- **What you are asked to do**
Transcribe the material below word for word, from the line containing "Out of the point" through the line containing "36.0 inches", both ends included.

- **Extracted data entries**
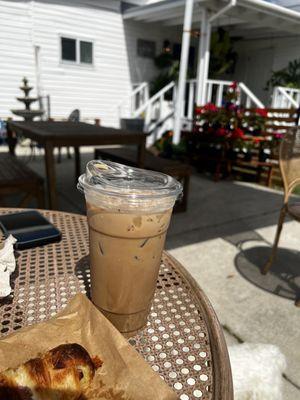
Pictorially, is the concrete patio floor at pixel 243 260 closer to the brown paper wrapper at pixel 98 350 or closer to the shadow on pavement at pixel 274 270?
the shadow on pavement at pixel 274 270

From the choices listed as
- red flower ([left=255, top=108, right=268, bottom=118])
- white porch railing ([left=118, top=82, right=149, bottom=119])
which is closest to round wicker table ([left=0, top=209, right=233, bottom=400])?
red flower ([left=255, top=108, right=268, bottom=118])

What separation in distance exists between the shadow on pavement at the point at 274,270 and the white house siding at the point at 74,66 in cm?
774

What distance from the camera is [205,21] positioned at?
788cm

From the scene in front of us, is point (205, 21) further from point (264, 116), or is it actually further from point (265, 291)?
point (265, 291)

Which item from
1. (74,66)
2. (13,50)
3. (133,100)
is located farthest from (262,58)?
(13,50)

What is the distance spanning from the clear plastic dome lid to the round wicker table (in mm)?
372

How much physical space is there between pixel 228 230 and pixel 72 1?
8.13 metres

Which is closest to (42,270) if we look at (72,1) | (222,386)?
(222,386)

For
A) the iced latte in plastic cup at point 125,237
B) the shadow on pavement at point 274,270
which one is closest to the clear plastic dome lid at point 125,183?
the iced latte in plastic cup at point 125,237

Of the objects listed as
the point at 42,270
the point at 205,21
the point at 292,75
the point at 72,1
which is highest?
the point at 72,1

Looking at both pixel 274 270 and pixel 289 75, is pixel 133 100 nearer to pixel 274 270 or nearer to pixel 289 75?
pixel 289 75

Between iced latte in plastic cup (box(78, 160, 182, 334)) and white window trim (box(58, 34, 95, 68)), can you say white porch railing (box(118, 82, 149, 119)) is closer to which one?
white window trim (box(58, 34, 95, 68))

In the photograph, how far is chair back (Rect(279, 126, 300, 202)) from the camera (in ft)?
8.56

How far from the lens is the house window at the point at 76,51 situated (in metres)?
9.04
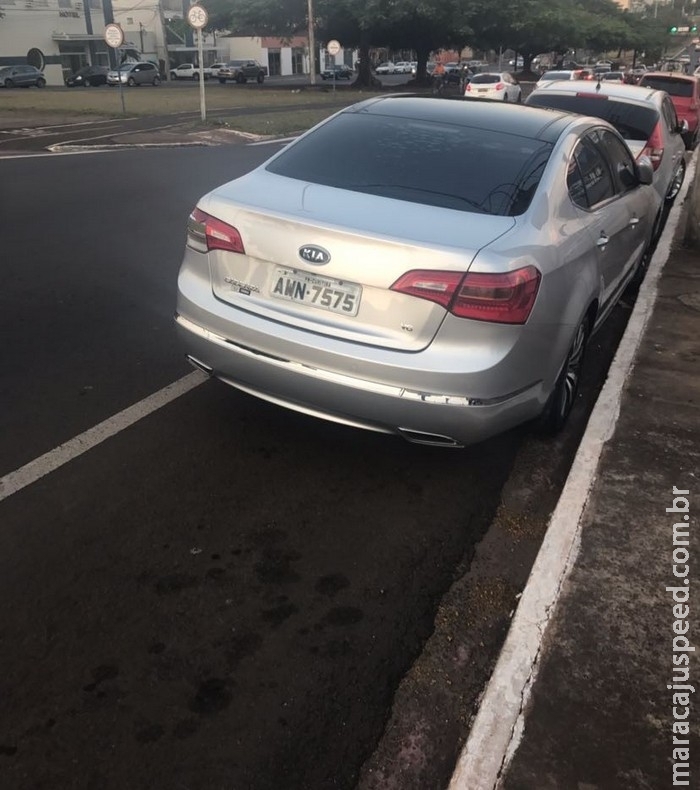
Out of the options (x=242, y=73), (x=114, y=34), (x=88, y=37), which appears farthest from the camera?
(x=88, y=37)

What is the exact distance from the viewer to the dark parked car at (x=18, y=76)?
47750 millimetres

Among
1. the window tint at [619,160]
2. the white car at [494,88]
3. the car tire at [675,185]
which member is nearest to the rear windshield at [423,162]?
the window tint at [619,160]

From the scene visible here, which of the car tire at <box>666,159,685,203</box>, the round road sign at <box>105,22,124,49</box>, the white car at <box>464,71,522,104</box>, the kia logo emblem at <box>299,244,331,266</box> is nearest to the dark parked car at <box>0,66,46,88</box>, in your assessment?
the white car at <box>464,71,522,104</box>

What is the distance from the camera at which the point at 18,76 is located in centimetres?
4825

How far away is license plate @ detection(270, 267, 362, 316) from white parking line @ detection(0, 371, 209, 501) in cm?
133

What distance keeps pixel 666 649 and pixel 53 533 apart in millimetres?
2524

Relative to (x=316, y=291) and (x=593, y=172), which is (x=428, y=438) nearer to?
(x=316, y=291)

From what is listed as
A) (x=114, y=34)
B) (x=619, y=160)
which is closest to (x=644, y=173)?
(x=619, y=160)

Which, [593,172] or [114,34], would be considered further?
[114,34]

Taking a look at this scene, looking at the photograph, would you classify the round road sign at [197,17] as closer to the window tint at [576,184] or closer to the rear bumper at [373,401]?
the window tint at [576,184]

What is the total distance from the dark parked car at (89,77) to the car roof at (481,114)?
52790mm

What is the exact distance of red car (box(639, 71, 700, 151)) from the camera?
19.8 meters

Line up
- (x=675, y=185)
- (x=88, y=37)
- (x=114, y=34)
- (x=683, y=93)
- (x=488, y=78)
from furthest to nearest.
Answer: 1. (x=88, y=37)
2. (x=488, y=78)
3. (x=114, y=34)
4. (x=683, y=93)
5. (x=675, y=185)

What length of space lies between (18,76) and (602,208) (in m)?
51.8
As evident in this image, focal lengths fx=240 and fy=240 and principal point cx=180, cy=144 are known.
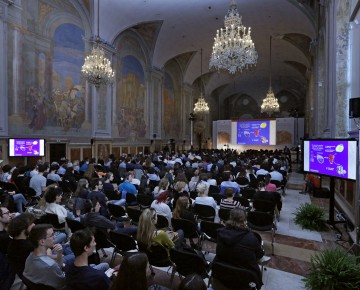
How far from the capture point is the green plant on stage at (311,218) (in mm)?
5148

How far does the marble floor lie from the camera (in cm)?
330

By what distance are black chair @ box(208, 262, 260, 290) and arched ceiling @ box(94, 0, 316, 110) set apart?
8.60 metres

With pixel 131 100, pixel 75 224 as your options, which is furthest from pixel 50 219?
pixel 131 100

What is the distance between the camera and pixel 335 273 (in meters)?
2.64

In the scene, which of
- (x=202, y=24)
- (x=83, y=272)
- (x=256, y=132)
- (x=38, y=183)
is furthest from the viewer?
(x=256, y=132)

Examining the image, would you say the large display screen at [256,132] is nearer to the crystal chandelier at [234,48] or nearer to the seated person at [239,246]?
the crystal chandelier at [234,48]

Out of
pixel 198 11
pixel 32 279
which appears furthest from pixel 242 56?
pixel 198 11

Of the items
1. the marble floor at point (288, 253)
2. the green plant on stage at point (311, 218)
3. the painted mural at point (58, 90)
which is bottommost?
the marble floor at point (288, 253)

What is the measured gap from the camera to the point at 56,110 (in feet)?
38.8

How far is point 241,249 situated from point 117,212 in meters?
2.98

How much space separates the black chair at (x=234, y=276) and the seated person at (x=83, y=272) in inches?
39.7

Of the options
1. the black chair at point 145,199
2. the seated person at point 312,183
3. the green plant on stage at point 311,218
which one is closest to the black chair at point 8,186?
the black chair at point 145,199

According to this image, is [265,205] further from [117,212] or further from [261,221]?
[117,212]

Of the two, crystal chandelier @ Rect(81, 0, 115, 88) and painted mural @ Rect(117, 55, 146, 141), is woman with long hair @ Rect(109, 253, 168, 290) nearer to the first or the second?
crystal chandelier @ Rect(81, 0, 115, 88)
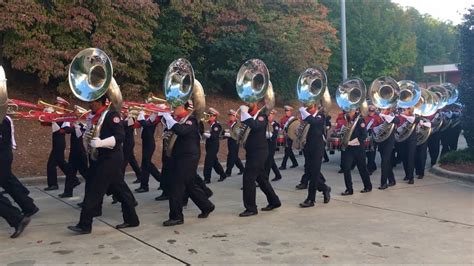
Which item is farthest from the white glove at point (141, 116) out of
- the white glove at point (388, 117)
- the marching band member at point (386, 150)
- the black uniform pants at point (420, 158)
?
the black uniform pants at point (420, 158)

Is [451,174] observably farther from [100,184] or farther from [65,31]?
[65,31]

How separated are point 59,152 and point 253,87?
407 centimetres

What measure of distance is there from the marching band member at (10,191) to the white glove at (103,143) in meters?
1.32

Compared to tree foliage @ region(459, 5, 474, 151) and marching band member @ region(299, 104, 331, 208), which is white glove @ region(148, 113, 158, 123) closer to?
marching band member @ region(299, 104, 331, 208)

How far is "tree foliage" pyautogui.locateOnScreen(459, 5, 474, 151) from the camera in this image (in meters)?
12.7

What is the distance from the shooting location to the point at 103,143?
666 centimetres

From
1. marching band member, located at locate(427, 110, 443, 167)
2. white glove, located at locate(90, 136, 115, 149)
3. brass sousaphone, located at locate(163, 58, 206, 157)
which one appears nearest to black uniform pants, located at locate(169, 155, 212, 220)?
brass sousaphone, located at locate(163, 58, 206, 157)

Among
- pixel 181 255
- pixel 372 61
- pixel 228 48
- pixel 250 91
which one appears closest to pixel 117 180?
pixel 181 255

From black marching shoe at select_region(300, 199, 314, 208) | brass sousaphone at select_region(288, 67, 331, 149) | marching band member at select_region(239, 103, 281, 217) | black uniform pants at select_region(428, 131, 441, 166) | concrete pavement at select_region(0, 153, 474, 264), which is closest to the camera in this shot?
concrete pavement at select_region(0, 153, 474, 264)

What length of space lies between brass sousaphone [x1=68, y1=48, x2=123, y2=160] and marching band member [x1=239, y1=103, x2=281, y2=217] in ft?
6.18

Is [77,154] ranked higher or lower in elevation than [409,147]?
higher

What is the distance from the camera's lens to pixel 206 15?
22.5 meters

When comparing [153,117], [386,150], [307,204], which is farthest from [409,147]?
[153,117]

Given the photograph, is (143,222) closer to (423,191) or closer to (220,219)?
(220,219)
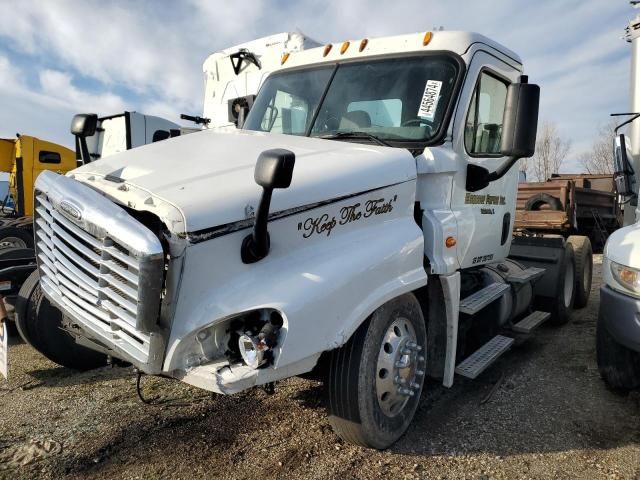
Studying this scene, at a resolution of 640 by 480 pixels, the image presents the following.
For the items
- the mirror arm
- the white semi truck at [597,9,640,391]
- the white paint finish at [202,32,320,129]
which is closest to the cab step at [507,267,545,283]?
the white semi truck at [597,9,640,391]

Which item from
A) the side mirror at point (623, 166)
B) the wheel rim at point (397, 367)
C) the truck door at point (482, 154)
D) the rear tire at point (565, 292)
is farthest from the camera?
the rear tire at point (565, 292)

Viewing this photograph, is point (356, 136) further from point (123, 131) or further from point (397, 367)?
point (123, 131)

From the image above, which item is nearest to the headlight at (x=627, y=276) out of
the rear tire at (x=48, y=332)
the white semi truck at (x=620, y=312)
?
the white semi truck at (x=620, y=312)

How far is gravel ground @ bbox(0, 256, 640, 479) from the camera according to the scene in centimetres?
291

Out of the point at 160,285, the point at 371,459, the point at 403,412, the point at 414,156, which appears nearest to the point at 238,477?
the point at 371,459

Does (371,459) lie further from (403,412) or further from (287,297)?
(287,297)

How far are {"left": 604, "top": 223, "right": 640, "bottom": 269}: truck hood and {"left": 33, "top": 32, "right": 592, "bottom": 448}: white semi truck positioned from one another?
36.0 inches

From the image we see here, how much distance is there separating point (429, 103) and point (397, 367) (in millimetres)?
1864

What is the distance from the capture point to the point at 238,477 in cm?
279

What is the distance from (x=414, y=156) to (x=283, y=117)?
51.3 inches

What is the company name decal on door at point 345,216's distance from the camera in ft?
8.59

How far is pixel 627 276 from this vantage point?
338 cm

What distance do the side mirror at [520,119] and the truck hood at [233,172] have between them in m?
0.63

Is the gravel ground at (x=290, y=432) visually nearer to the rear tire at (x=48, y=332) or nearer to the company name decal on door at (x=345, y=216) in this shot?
the rear tire at (x=48, y=332)
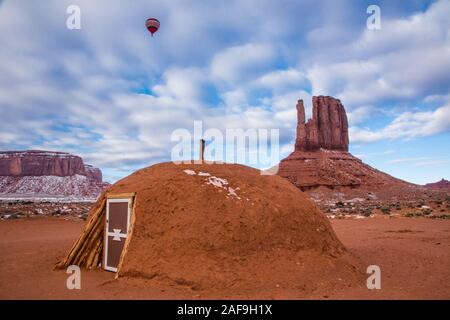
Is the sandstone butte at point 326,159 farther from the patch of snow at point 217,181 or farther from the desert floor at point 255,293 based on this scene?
the patch of snow at point 217,181

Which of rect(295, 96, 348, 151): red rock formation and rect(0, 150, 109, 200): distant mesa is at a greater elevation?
rect(295, 96, 348, 151): red rock formation

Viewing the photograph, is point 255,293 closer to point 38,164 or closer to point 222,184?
point 222,184

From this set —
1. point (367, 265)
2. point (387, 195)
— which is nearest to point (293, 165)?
point (387, 195)

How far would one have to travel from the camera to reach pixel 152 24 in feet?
36.2

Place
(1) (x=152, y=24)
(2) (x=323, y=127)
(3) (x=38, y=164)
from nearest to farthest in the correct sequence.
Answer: (1) (x=152, y=24) → (2) (x=323, y=127) → (3) (x=38, y=164)

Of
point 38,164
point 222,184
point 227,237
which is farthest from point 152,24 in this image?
point 38,164

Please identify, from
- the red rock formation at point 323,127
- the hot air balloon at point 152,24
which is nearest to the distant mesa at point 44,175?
the red rock formation at point 323,127

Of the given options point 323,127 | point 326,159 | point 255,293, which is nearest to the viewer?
point 255,293

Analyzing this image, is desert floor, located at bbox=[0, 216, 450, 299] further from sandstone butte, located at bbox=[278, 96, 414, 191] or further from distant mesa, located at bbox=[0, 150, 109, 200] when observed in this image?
distant mesa, located at bbox=[0, 150, 109, 200]

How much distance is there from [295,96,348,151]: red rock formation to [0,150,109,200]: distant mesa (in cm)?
6179

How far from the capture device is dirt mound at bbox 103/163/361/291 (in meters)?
6.61

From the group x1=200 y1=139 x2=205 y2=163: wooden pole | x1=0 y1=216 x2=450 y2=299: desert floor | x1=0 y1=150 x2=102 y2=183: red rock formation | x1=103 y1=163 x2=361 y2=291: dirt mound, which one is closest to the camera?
x1=0 y1=216 x2=450 y2=299: desert floor

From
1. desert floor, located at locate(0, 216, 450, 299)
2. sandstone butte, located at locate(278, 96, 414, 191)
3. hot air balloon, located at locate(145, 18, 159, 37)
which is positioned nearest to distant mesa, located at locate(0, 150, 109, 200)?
sandstone butte, located at locate(278, 96, 414, 191)

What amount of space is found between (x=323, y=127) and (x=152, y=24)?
77000 mm
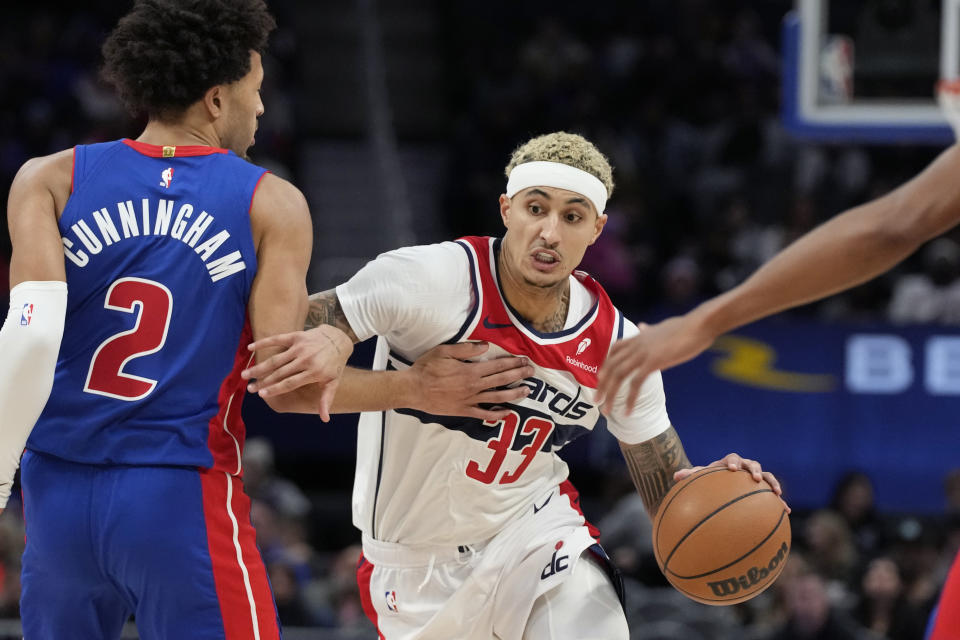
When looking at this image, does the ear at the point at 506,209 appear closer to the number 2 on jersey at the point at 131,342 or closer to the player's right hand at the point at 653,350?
the number 2 on jersey at the point at 131,342

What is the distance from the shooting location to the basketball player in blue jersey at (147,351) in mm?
3580

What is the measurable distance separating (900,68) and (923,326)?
227cm

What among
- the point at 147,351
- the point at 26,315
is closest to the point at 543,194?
the point at 147,351

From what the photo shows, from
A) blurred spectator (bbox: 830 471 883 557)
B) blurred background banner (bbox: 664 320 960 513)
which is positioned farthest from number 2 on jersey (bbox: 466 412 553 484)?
blurred background banner (bbox: 664 320 960 513)

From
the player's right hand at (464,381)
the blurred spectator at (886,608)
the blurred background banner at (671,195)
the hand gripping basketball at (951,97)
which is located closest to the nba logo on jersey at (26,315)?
the player's right hand at (464,381)

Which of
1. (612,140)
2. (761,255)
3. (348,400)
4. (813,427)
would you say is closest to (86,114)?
(612,140)

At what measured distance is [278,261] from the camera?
3.74m

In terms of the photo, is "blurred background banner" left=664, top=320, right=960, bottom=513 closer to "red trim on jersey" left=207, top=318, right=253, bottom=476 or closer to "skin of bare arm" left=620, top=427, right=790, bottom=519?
"skin of bare arm" left=620, top=427, right=790, bottom=519

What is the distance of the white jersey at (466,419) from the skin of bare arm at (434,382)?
0.21 ft

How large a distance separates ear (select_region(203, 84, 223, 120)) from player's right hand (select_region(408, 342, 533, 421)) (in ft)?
3.68

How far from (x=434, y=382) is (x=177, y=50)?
1.38m

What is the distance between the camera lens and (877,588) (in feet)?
27.6

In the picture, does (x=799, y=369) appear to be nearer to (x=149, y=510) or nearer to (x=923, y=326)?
(x=923, y=326)

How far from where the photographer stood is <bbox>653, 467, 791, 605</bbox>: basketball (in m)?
4.50
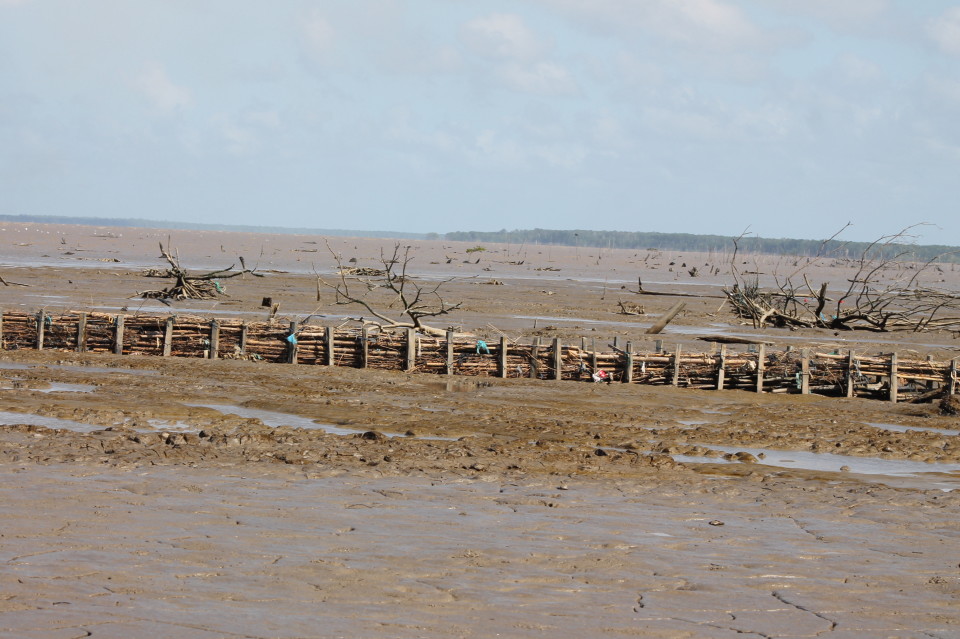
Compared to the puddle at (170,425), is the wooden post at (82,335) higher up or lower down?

- **Output**
Out of the point at 160,285, the point at 371,459, the point at 403,412, the point at 414,156, which appears nearest to the point at 238,477?
the point at 371,459

Does (371,459) lie further from (403,412) or further from (287,297)?
(287,297)

How far are {"left": 604, "top": 223, "right": 640, "bottom": 269}: truck hood and {"left": 33, "top": 32, "right": 592, "bottom": 448}: white semi truck positioned from one another?
36.0 inches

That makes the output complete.